# Your task
Print nothing except the lines of the listing below from the line with "2.1 Definición y" to the line with "Deutsche am Amazonas", each exactly as written, both ends included.

Top of Exercise data

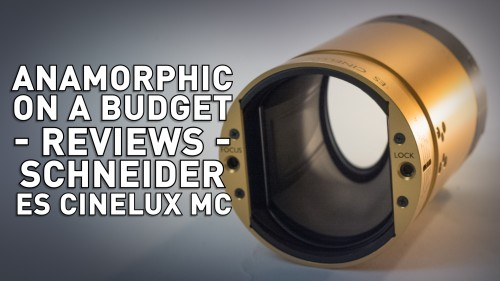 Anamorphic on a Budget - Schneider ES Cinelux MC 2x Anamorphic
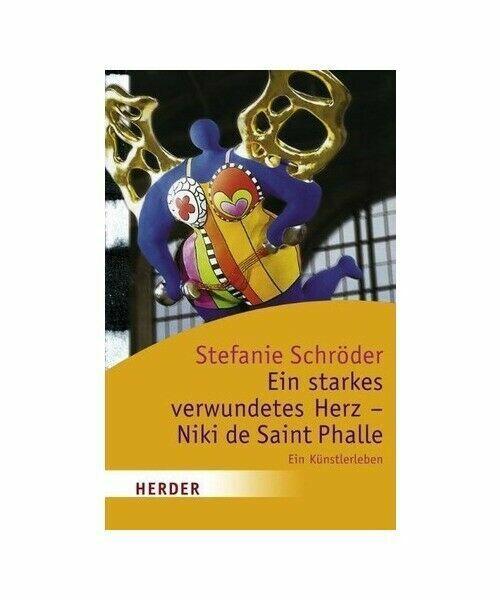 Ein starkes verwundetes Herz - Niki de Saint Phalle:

Bottom of Exercise data
Top of Exercise data

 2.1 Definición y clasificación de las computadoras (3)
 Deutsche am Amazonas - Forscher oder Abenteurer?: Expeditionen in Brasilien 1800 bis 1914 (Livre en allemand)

Bottom of Exercise data
Top of Exercise data

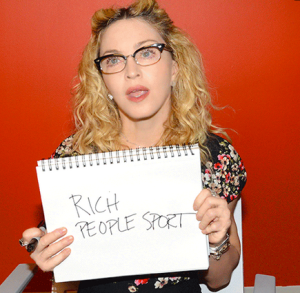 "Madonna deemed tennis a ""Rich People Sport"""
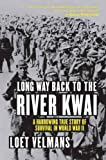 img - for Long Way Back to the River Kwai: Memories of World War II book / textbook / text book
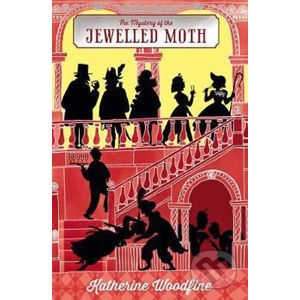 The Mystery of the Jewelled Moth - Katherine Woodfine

Bottom of Exercise data

# Your response
 2.1 Definición y clasificación de las computadoras (3)
 Deutsche am Amazonas - Forscher oder Abenteurer?: Expeditionen in Brasilien 1800 bis 1914 (Livre en allemand)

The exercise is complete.